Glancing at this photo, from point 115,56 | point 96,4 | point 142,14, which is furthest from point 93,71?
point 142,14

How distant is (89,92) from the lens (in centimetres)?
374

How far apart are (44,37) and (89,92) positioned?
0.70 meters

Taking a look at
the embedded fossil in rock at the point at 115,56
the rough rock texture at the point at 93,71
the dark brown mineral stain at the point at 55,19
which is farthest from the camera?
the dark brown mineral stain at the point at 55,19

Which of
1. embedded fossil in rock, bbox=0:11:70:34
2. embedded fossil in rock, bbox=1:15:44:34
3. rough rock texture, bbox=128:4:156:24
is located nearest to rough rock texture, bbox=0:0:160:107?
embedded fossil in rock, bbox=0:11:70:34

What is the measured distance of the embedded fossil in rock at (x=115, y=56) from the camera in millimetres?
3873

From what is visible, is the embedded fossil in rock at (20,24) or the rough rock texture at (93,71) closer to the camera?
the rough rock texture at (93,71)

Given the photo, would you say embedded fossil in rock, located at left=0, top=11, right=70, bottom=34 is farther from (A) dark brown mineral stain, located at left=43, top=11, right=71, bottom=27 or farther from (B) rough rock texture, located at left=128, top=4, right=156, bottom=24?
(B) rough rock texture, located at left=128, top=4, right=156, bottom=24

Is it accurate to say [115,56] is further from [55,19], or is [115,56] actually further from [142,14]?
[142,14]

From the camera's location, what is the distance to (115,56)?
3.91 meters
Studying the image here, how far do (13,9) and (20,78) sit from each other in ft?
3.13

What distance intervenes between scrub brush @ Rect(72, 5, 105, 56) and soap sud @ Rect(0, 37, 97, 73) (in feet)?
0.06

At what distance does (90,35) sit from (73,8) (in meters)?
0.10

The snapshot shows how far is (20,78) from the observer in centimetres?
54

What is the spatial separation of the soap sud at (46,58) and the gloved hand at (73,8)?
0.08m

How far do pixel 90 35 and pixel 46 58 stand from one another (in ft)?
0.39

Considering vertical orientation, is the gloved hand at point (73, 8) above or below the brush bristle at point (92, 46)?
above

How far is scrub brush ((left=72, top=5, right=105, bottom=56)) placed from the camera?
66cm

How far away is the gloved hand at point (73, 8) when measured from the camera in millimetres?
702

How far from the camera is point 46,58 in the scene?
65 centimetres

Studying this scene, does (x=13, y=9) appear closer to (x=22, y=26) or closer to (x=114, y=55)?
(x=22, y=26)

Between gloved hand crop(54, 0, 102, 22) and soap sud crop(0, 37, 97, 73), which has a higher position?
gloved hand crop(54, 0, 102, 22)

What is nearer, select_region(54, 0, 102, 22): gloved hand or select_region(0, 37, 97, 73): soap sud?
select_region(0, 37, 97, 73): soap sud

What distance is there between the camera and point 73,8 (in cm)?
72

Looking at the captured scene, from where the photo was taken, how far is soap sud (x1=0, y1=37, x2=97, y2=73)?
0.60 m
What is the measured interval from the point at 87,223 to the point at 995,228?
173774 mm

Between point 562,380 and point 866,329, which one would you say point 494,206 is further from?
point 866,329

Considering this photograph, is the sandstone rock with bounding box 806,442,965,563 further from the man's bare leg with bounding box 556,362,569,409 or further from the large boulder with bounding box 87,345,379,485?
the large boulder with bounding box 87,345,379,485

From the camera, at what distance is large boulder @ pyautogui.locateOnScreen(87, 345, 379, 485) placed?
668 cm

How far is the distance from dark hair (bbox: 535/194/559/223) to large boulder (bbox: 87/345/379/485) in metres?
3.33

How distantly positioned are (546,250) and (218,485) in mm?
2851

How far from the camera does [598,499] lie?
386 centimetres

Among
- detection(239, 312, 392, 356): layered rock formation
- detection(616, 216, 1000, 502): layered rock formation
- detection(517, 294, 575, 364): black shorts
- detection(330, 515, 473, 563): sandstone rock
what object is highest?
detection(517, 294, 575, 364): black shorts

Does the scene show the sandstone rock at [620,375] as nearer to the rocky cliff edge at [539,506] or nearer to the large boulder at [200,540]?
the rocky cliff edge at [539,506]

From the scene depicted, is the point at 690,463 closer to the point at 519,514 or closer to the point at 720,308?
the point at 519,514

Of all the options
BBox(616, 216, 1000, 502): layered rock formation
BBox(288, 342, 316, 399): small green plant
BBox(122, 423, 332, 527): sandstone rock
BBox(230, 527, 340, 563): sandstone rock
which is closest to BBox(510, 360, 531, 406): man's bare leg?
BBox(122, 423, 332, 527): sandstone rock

*-*-*

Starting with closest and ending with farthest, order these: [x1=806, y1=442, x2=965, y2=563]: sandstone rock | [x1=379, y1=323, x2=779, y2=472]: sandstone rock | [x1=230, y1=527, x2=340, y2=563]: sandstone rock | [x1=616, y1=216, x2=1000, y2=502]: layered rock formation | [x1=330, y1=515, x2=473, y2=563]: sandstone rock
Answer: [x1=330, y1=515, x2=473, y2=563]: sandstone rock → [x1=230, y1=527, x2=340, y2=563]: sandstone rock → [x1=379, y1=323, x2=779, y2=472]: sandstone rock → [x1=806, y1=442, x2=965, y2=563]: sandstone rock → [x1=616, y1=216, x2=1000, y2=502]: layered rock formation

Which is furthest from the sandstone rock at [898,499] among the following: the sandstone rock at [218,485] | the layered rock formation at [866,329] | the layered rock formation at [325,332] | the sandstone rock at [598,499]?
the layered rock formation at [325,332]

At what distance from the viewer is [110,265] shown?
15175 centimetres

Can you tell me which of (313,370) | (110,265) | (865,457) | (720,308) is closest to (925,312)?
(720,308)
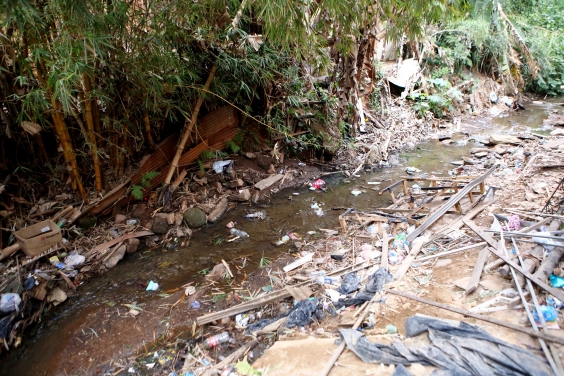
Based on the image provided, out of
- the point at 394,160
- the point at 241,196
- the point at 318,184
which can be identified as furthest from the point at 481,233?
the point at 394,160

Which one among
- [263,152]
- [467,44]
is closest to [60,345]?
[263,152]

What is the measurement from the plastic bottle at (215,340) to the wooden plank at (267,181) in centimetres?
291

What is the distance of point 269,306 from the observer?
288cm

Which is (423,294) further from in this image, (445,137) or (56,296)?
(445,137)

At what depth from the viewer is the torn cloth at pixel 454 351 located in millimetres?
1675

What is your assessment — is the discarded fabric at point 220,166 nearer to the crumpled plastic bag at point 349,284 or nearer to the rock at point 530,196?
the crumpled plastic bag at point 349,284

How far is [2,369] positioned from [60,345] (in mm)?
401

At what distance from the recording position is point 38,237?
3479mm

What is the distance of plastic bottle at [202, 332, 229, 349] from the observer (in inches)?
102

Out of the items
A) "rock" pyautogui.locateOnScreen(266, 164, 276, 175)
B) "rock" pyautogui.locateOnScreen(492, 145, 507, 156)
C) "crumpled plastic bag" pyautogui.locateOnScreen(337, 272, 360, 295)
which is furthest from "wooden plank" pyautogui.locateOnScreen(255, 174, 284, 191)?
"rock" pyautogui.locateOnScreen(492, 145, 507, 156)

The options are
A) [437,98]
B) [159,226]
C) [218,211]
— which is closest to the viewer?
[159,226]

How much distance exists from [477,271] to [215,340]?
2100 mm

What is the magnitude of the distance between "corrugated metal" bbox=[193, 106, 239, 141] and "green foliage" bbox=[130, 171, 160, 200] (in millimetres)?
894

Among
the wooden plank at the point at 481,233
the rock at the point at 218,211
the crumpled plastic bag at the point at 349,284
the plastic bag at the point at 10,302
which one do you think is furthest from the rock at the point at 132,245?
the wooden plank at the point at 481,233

*-*-*

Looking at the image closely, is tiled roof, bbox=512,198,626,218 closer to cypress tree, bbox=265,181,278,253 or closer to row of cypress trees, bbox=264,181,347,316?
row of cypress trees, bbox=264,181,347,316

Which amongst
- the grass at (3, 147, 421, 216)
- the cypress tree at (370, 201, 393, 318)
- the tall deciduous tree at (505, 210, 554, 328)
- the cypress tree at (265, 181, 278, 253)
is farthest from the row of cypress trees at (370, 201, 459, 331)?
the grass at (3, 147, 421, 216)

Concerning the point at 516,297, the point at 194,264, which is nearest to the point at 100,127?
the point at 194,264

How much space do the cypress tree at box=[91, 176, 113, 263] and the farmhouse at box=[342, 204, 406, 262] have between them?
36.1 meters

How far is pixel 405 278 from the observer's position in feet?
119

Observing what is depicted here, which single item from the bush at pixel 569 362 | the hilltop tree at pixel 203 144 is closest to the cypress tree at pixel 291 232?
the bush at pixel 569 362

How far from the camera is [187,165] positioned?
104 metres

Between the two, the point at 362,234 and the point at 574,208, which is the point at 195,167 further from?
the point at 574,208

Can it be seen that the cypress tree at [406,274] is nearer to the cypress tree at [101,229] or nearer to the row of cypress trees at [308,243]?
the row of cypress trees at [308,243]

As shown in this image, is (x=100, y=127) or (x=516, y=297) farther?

*-*-*

◆ Instruction ◆
Rewrite the items, beginning at the line that contains "Glancing at this" and stopping after the line that contains "0.70 meters". Keep every line as it is, except raise each number in the answers, both the coordinates and the distances, by 60.

◆ Answer for this exercise ◆
Glancing at this photo, from point 115,56 | point 96,4 | point 142,14, which is furthest from point 93,71?
point 202,74

How distant is (89,92) from the lens (in centimetres)?
434

How far apart are (44,37) and (89,92) positioned?
60.70 meters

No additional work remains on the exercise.